Direktur Utama PT PEMA Mawardi Nur menyebut pengiriman lanjutan ini menunjukkan posisi perusahaan yang mulai diperhitungkan dalam industri kopi internasional. Sebelumnya, PEMA telah merealisasikan ekspor perdana sebanyak 19 ton kopi Gayo hasil kerja sama dengan Sumatera Noble Coffee KSO.
"Capaian ini merupakan bagian dari proses transformasi organisasi perusahaan. Keberlanjutan ekspor ini bukan semata soal peningkatan volume, tetapi lebih pada menjaga konsistensi kualitas, reputasi, dan akses pasar jangka panjang," kata Mawardi di Banda Aceh, Selasa (28/4).
Mawardi menambahkan, pihaknya akan terus berinovasi dan memperkuat fundamental bisnis agar komoditas lokal mampu bersaing secara berkelanjutan di luar negeri.
Sementara itu, Direktur Komersial PT PEMA Faisal Ilyas mengatakan ekspansi pasar global ini berdampak langsung pada perekonomian daerah melalui efek berganda (_multiplier effect_). Aktivitas ekspor ini menggerakkan rantai ekonomi dari hulu ke hilir, mulai dari tingkat petani di dataran tinggi Gayo hingga sektor logistik dan pelabuhan.
"Yang kita bangun bukan sekadar transaksi perdagangan, melainkan sebuah ekosistem ekonomi yang memberikan nilai tambah secara berkelanjutan bagi Aceh," ujar Faisal.
Menurut Faisal, akselerasi ekspor *specialty coffee* ini tidak hanya mendongkrak devisa negara, tetapi juga berpotensi meningkatkan Pendapatan Asli Daerah (PAD).

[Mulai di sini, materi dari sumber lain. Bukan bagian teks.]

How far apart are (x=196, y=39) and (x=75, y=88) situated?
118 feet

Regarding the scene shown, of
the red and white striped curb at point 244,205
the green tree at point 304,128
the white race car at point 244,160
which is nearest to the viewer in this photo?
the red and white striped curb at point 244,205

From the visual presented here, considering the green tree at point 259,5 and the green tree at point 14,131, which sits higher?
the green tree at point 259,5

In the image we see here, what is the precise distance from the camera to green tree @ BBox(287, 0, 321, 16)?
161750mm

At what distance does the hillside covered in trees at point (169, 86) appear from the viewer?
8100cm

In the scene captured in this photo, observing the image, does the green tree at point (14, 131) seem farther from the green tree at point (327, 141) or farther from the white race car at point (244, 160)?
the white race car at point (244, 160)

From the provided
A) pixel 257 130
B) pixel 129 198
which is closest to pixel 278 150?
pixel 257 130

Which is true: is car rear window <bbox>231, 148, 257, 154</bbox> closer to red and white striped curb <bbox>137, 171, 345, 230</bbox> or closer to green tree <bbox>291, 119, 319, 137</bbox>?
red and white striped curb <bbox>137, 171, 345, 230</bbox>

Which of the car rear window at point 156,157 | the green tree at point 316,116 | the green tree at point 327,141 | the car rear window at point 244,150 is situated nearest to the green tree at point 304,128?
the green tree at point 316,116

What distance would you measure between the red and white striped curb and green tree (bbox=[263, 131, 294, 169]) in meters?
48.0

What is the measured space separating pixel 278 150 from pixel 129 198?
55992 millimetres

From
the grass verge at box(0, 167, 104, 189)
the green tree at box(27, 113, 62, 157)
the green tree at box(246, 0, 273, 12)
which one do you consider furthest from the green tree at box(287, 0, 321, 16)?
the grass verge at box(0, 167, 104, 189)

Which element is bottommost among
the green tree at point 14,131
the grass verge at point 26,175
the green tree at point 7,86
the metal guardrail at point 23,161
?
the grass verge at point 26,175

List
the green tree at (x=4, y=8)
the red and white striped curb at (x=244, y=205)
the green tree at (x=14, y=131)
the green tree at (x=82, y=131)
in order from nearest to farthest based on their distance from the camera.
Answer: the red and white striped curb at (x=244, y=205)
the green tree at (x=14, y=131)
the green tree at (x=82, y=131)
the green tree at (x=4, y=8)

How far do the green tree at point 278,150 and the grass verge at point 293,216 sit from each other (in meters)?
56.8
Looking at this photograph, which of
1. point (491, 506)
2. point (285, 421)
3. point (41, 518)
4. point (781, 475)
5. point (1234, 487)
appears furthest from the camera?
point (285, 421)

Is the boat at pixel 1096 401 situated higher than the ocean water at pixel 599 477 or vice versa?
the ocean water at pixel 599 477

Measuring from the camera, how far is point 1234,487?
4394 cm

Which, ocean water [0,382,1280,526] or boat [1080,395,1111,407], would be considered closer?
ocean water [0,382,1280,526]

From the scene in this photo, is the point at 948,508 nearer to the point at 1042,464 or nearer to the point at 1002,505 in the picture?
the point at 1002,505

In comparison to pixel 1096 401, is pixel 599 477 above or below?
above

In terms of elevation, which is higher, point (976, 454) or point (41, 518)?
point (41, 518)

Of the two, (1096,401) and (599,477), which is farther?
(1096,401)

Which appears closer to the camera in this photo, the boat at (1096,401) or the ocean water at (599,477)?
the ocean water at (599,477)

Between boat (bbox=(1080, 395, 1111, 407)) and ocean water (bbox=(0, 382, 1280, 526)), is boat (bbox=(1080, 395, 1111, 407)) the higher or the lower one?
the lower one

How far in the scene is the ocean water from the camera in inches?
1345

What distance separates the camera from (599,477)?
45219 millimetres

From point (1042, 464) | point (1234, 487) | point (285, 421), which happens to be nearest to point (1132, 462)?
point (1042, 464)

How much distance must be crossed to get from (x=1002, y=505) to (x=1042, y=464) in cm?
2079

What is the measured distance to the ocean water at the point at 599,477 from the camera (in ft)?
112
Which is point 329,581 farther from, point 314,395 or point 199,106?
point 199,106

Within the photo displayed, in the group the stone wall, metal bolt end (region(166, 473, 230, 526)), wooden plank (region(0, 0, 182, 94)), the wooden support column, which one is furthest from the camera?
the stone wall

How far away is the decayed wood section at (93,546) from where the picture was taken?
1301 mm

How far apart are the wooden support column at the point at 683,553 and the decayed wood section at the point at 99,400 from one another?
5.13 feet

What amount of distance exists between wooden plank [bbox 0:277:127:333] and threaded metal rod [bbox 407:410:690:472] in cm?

Strategi ini sekaligus memperkuat identitas kopi Gayo sebagai produk premium.
Guna menjaga kepercayaan pembeli asing, PT PEMA memastikan seluruh proses pemenuhan rantai pasok telah melewati standar kontrol kualitas (quality control) yang ketat serta memenuhi prinsip keberlanjutan.